When LLM Meets DRL: Advancing Jailbreaking Efficiency via DRL-guided Search
Xuan Chen, Yuzhou Nie, Wenbo Guo, Xiangyu Zhang
TL;DR
This work reframes jailbreaking as a guided search problem and introduces RLbreaker, a deep reinforcement learning framework that learns to mutate jailbreak prompts via a set of mutators to reliably elicit harmful answers from black-box LLMs. Through a customized reward and PPO-based training, RLbreaker shows superior attack effectiveness and transferability across six models, and resilience against multiple defenses, with extensive ablation validating design choices. The results highlight the potential of DRL-driven prompt engineering to reveal alignment blind spots and inform defense strategies, while also addressing ethical safeguards and limitations. Overall, the paper demonstrates that guided, learning-based prompt synthesis can outperform stochastic genetic methods and in-context approaches in black-box jailbreaking scenarios.
Abstract
Recent studies developed jailbreaking attacks, which construct jailbreaking prompts to fool LLMs into responding to harmful questions. Early-stage jailbreaking attacks require access to model internals or significant human efforts.

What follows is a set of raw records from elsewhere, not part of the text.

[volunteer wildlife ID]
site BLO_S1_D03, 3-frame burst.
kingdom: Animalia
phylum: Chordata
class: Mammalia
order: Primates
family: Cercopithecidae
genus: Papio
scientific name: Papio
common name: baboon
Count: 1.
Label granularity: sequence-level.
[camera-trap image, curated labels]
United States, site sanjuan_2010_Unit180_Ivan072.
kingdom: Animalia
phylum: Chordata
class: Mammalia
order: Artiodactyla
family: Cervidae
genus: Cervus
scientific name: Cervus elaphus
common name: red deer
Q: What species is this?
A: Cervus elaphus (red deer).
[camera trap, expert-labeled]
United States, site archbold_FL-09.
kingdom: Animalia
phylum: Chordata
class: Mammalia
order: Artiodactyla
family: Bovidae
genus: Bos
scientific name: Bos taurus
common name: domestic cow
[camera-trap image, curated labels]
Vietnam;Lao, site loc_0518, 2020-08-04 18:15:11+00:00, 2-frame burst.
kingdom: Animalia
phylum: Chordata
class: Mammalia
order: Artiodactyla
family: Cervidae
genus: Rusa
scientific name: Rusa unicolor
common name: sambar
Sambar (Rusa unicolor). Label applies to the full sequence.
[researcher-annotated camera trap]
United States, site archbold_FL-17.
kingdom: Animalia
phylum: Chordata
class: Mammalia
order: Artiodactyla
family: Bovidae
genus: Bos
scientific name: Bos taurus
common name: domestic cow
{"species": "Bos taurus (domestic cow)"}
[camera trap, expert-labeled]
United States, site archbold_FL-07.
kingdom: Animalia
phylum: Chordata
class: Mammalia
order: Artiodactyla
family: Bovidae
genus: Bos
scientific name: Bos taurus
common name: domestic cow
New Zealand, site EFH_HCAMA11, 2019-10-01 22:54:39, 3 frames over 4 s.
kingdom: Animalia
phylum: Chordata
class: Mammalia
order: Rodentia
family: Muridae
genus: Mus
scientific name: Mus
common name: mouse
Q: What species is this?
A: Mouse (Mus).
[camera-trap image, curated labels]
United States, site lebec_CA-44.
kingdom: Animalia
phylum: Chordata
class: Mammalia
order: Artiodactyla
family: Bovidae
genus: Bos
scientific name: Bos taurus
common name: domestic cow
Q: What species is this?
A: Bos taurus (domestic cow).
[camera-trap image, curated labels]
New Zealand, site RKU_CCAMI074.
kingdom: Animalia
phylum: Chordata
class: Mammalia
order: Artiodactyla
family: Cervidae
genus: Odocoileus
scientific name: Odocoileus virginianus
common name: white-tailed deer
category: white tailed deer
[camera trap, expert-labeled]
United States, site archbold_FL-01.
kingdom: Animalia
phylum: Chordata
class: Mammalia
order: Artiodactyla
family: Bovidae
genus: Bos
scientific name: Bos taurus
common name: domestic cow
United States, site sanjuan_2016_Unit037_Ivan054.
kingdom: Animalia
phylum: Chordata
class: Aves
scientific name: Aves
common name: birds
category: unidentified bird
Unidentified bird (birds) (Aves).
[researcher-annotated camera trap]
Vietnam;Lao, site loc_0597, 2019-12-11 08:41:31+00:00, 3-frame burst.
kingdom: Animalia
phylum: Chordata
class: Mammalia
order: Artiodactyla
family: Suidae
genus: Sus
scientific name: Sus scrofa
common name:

More advanced attacks utilize genetic algorithms for automatic and black-box attacks. However, the random nature of genetic algorithms significantly limits the effectiveness of these attacks. In this paper, we propose RLbreaker, a black-box jailbreaking attack driven by deep reinforcement learning (DRL). We model jailbreaking as a search problem and design an RL agent to guide the search, which is more effective and has less randomness than stochastic search, such as genetic algorithms. Specifically, we design a customized DRL system for the jailbreaking problem, including a novel reward function and a customized proximal policy optimization (PPO) algorithm. Through extensive experiments, we demonstrate that RLbreaker is much more effective than existing jailbreaking attacks against six state-of-the-art (SOTA) LLMs. We also show that RLbreaker is robust against three SOTA defenses and its trained agents can transfer across different LLMs. We further validate the key design choices of RLbreaker via a comprehensive ablation study.